══ Page extract ══

LZ4_uncompress throws exception with Windows CE

GoogleCodeExporter commented 8 years ago

I have compiled the latest code using Visual Studio 2005 and the generic CE 6.0 
SDK, as well as Pocket PC 2003 and a specific handheld device, all ARM4 based. 
_FORCE_SW_BITCOUNT is defined (though generates the warning "unary minus 
operator applied to unsigned type, result still unsigned".)

The LZ4_uncompress function throws an exception at LZ4_WILDCOPY (line 657 of 
lz4.c.)

Original issue reported on code.google.com by joewoodb...@gmail.com on 17 Feb 2012 at 1:07

GoogleCodeExporter commented 8 years ago

Hi Joe

Here is a potential scenario :

ARM4 is a CPU which likely requires data to be strictly aligned.
With such CPU any access to a (long*) at an address which is not a multiple of 
4 will either throws an exception or have sluggish performances.

This situation is automatically taken care of into the LZ4 source code, using 
__attribute__ ((packed)). 

Unfortunately, this attribute is only available with GCC, and you are using 
Visual Studio.

However, the problem should happen on both compression and decompression 
function though. Have you tested compression on your ARM CPU ?

A quick (manual) way to solve the issue in the short term would be to replace 
#define LZ4_COPYSTEP(s,d)   A32(d) = A32(s); d+=4; s+=4;
by
#define LZ4_COPYSTEP(s,d)   *d++ = *s++; *d++ = *s++; *d++ = *s++; *d++ = *s++; 

Would you mind testing it ?

Regards

Original comment by yann.col...@gmail.com on 17 Feb 2012 at 12:59

GoogleCodeExporter commented 8 years ago

Your solution worked for handling the LZ4_WILDCOPY, but then broke again on 
LZ4_READ_LITTLEENDIAN_16.

The compression code also fails, but the program is only decompressing data 
sent by an application on a server, so I wasn't worried about that.

Thank you.

═══

Tasks to complete:
1: Can you reproduce the LZ4 thread word for word, starting with "I have compiled" and going on through "all ARM4 based."?
2: Can you recast the paragraph of the LZ4 thread that begins "I have compiled the latest code" as a short list that keeps its main facts?
The lines after this LZ4 thread are separate material.

══ Data lines ══

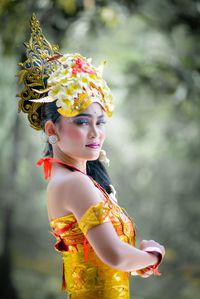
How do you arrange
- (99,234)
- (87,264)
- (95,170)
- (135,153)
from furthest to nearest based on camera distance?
(135,153)
(95,170)
(87,264)
(99,234)

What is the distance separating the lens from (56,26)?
16.9 feet

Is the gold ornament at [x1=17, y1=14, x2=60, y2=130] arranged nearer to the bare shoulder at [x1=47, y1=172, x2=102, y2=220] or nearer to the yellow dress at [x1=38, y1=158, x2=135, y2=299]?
the bare shoulder at [x1=47, y1=172, x2=102, y2=220]

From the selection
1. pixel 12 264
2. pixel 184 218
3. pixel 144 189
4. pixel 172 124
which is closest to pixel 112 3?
pixel 172 124

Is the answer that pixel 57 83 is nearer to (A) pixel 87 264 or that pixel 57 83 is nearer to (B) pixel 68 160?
(B) pixel 68 160

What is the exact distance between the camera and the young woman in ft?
3.81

═══

Full solutions:
1:
I have compiled the latest code using Visual Studio 2005 and the generic CE 6.0 
SDK, as well as Pocket PC 2003 and a specific handheld device, all ARM4 based.

2:
- The latest code was compiled with Visual Studio 2005.
- Builds targeted the generic CE 6.0 SDK, Pocket PC 2003, and a specific handheld device, all ARM4 based.
- _FORCE_SW_BITCOUNT is defined.
- Defining it generates the warning "unary minus operator applied to unsigned type, result still unsigned".